A última hora, antes de abandonar las dependencias municipales y dirigirse hacia su casa, Manuel González dictó algunas providencias de carácter reservado que los periodistas no pudieron averiguar. También conferenció con el teniente de la Guardia Civil, D. Alberto García Fontanil, para transmitir y recibir las novedades del caso. De la larga conferencia también se guardó la reserva oportuna. Parece que nadie quería soltar prenda de un caso que alarmaba a la opinión pública. Sin embargo, los periodistas hacían cábalas suponiendo que la conversación giró en torno a los atestados realizados y a las citaciones de los traperos y buhoneros previstas para el lunes.
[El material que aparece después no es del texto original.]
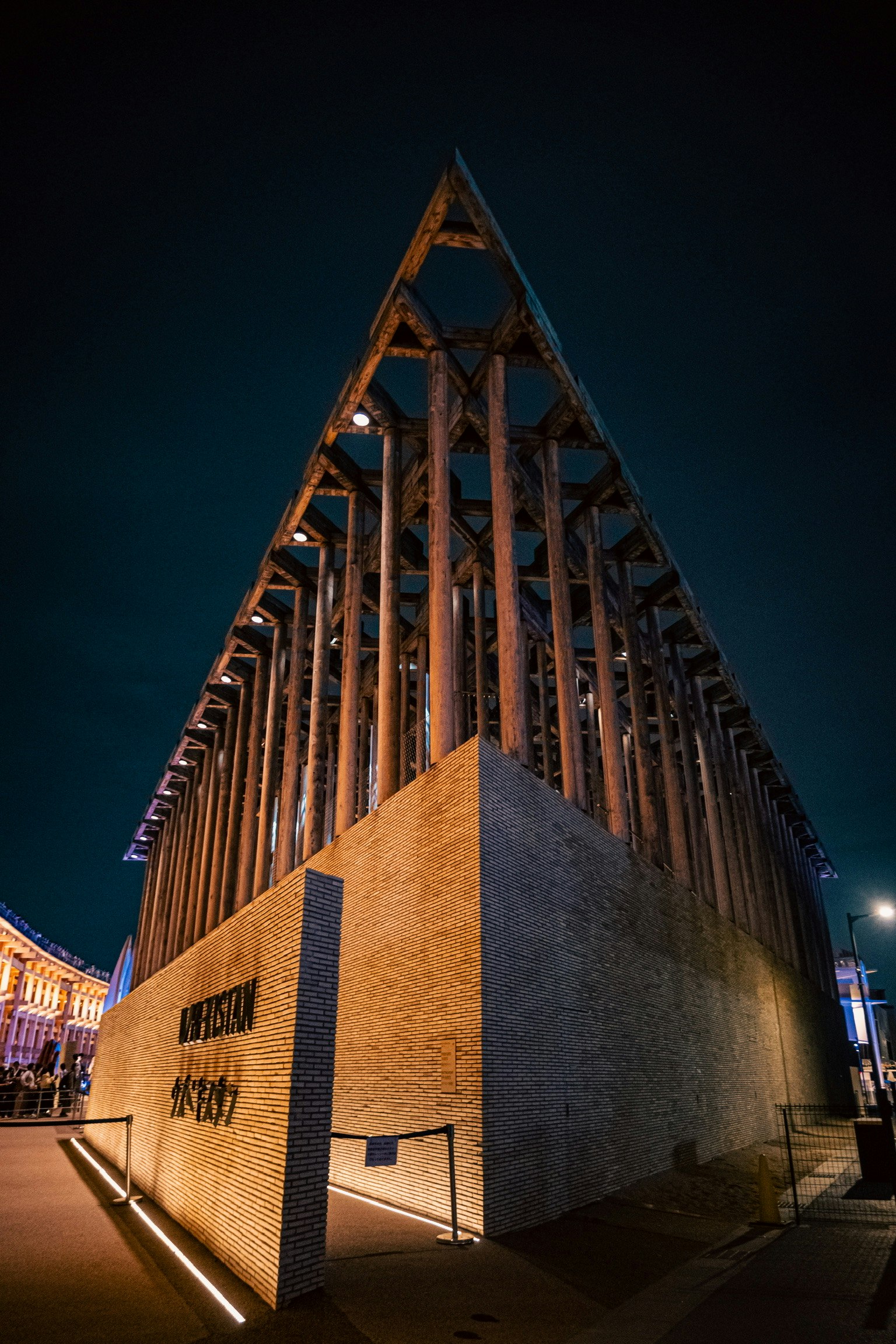 夜の建物の外観 三角形の屋根と木製の柱が特徴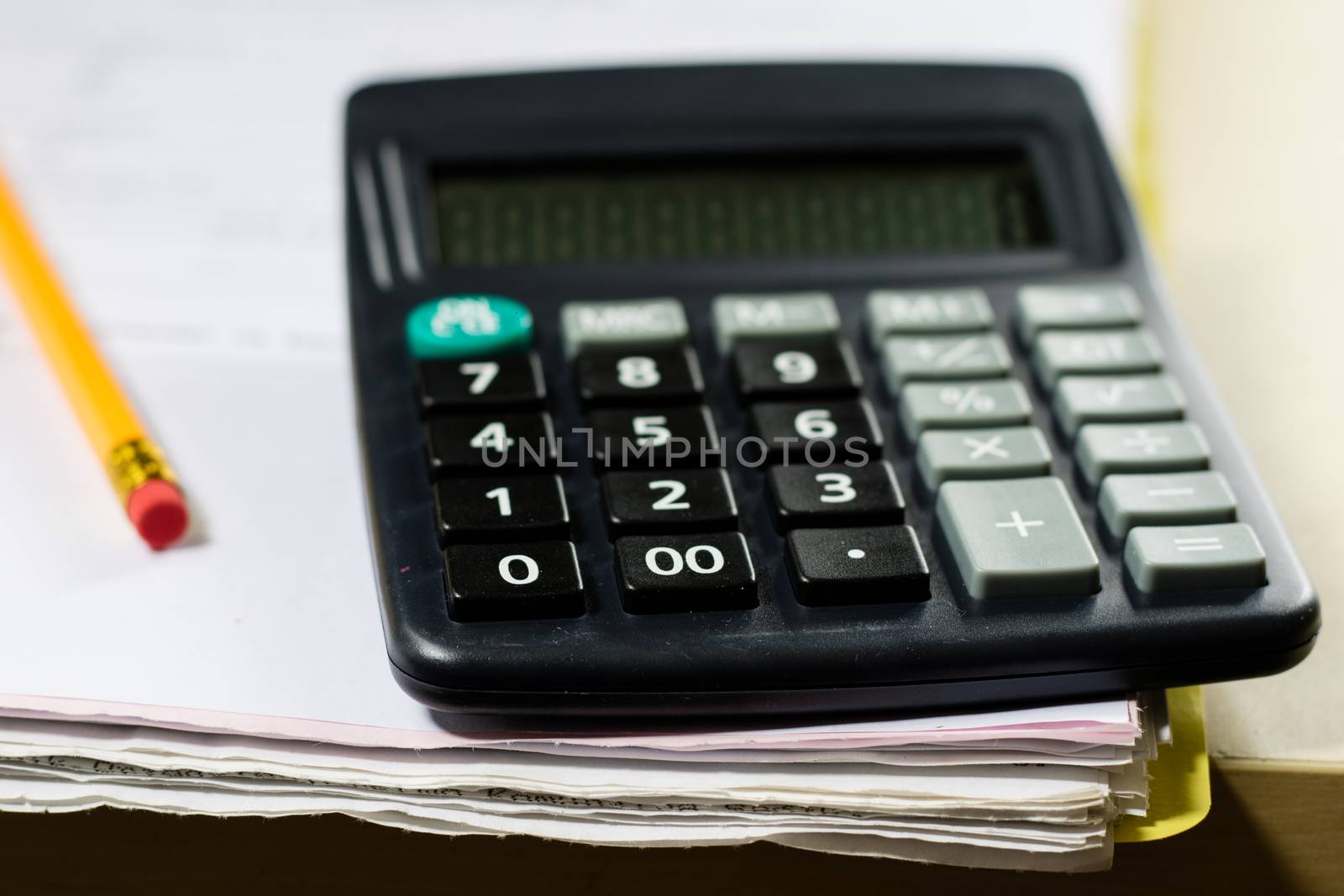 Bills, documents and papers with calculator. Office of the accounting office. Wooden table.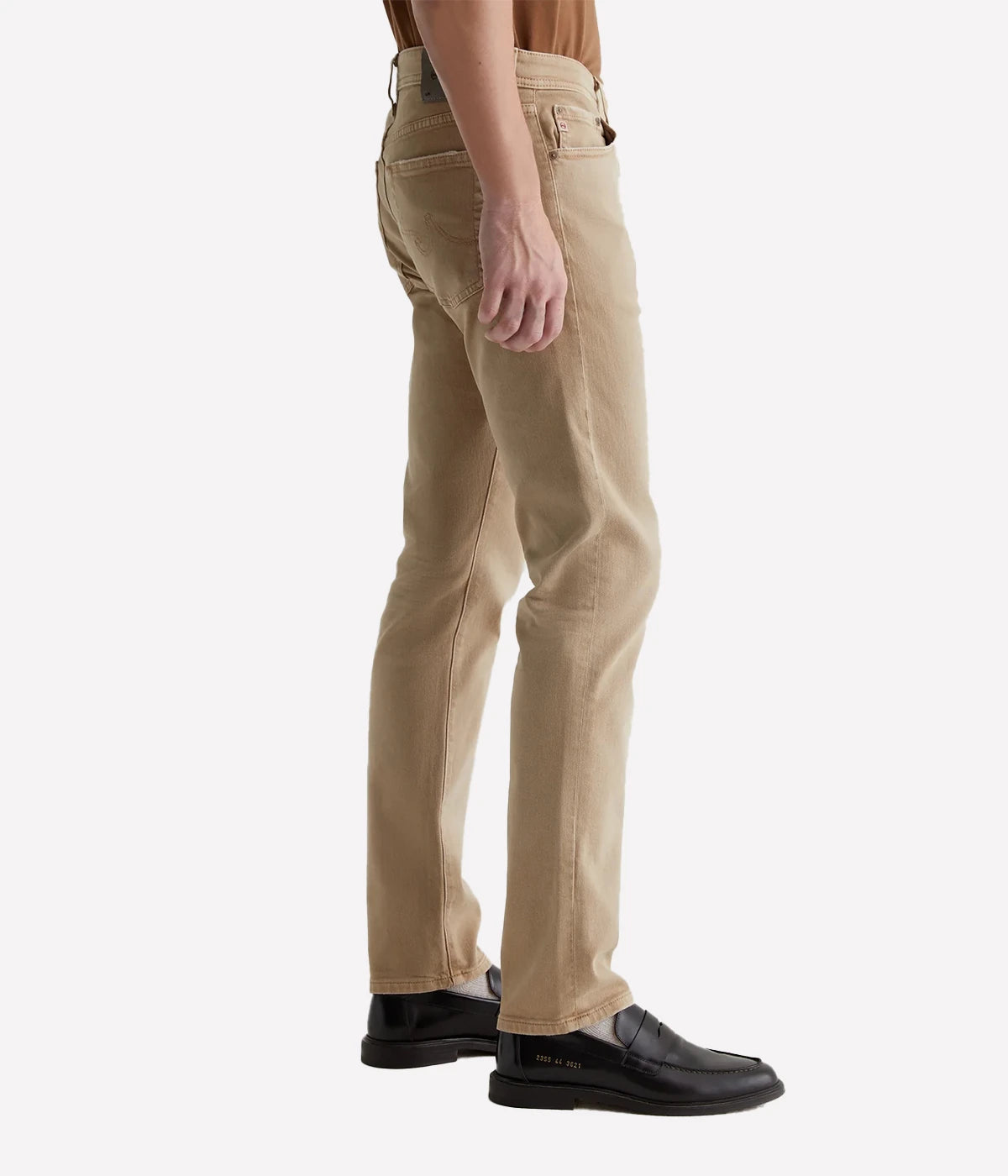 Sulfur-dyed khaki slim jeans for men, featuring a 7-year fade effect. Designed with a fitted upper block and tapered leg openings in 8.7 oz. Hyper Soft Bull Denim. The velvety fabric, part of the AG Cloud Soft Denim™ collection, offers dual-elastic stretch and a supple feel that softens with wear.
Luis de Sirval llamó por teléfono al Juzgado de Getafe desde la redacción del periódico La Libertad para intentar sonsacar alguna novedad o contrastar algunos detalles del caso. El secretario le aseguró que el juez ya se había ido a su casa, pero que tenía una información o, mejor dicho, una petición de rectificación que hacerle llegar de parte de los médicos forenses; igual que al resto de redacciones de Madrid. Por lo demás no había nada nuevo. El periodista insistió; de todas maneras pretendía una entrevista con el juez. La alarma social había empezado a extenderse con críticas, aún tímidas, a la labor policial, a la judicial, incluso a la periodística. España cenaba con un debate sobre los huesos del Terol.

—Ciertamente. Pero la entrevista, no podrá ser hasta la semana que viene —le aplazó el secretario—, yo se lo transmitiré en cuanto pueda, aunque el lunes es un día bastante complicado. Están llamados a declarar numerosos testigos del barrio del Terol y los interrogatorios nos ocuparán casi todo el día. Usted me llama a primera hora y le doy la respuesta de su señoría.